Томаш был счастлив. Он вдыхал острые запахи, его легкие наполнялись ощущением силы. Он расправил плечи и, оттолкнувшись от земли, мог бы прыгнуть на сто или двести метров и приземлиться, где угодно. Приложив ладони ко рту, он подражал Ромуальду:
— Ха ли! Толи!
— Угс туг, — пролопотал Виктор. — Гам, — и показал рукой.
Собаки бежали внизу, по лужайке. Впереди Лютня, за ней Дунай и Заграй. Они ничего не нашли, и нужно было позвать их, чтобы перейти на новые позиции.
Мир казался Томашу простым и ясным, оборвалась его связь с самим собой, погруженным в раздумья. Вперед! Он нащупал за спиной замок ружья, и этот холод радовал. Чему бы ни суждено сегодня случиться, все должно быть хорошо.

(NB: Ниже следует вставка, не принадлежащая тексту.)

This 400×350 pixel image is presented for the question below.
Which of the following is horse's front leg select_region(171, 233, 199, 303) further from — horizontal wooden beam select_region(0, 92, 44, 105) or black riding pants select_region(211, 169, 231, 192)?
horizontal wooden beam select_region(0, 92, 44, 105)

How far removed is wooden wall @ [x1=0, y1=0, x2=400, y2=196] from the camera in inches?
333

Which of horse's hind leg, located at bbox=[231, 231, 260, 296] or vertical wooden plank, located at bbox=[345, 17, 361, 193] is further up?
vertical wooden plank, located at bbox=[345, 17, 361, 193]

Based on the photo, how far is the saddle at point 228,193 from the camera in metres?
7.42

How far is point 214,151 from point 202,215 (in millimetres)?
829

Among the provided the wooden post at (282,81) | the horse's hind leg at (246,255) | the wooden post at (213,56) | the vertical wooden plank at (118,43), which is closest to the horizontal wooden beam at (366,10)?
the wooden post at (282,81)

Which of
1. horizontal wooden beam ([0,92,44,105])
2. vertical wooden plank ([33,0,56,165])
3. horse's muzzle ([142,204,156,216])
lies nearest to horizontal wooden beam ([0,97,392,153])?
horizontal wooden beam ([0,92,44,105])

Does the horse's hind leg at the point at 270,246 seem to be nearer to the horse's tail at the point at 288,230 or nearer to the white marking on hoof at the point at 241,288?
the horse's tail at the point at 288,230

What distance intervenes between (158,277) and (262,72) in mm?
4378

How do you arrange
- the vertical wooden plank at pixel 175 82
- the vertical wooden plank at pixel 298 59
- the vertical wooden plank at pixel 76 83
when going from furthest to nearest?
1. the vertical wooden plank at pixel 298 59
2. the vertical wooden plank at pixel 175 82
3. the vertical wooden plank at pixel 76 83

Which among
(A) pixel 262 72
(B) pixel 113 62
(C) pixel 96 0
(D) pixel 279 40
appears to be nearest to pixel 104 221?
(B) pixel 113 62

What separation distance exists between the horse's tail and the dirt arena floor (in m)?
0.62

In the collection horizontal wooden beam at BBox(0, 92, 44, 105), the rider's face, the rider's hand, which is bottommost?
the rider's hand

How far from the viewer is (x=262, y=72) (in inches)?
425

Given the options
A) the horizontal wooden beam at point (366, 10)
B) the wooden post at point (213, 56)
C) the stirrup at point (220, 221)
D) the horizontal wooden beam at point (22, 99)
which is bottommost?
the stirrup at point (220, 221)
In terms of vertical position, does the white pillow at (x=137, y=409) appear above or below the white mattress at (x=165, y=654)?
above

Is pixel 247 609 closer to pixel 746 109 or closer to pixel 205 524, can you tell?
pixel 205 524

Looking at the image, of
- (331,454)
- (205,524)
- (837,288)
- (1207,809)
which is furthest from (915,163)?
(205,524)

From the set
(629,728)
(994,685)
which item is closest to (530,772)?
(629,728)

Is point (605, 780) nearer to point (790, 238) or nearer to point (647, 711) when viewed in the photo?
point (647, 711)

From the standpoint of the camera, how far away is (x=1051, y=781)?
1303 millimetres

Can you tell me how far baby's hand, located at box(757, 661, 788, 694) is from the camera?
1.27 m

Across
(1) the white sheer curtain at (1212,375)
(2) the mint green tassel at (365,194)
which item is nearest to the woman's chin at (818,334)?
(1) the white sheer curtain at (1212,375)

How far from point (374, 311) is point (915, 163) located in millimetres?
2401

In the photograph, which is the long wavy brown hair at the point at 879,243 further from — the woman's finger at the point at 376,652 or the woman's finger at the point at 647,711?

Томаш всегда считал будущее складом готовых вещей, ожидающих исполнения. В него можно проникнуть предчувствием, поскольку будущее каким — то образом заключено в теле. Некоторые живые существа выступают в качестве его представителей — например, кошка, перебежавшая дорогу. Но прежде всего нужно вслушиваться во внутренний голос, отзывающийся либо радостно, либо глухо. Если будущее дано, а не созидается здесь и сейчас, имея возможность в любой момент стать тем или иным, то какова тогда роль нашего желания и наших усилий? Этого Томаш не мог себе уяснить. Он знал, что должен покоряться совершающимся через него предначертаниям, поэтому каждый его шаг принадлежал ему и в то же время не принадлежал.
Он покорялся. Голос звенел радостью как кристалл. Ноги ступали по слою прелых листьев, металл ружья позвякивал о колечко на поясе. В пихтовых рощах тишина, лишь порой промелькнет ореховка с крапчатой шеей; в больших муравейниках ни малейшего движения — оно происходит где-то внутри этих погружающихся в зимний сон государств. Томаш шел бы так часами, но тут Ромуальд остановился и, поглаживая щеку, стал раздумывать, в какую сторону пойти. Здесь сходились три тропинки, и они выбрали ту, что шла по краю довольно крутого косогора. Кое-где они смотрели на верхушки елей сверху, видя их у себя под ногами, в других местах лес спускался постепенно, его пересекали овраги, окруженные полуголыми лещинами, а на дне — яркая зелень трав. У одного из таких оврагов Ромуальд оставил Томаша, велев ему следить и за тропинкой, и за прогалиной внизу. Томаш смотрел на удаляющиеся спины Ромуальда и Виктора с сожалением — нам всегда кажется, что товарищей, идущих дальше, ждет что-то более интересное.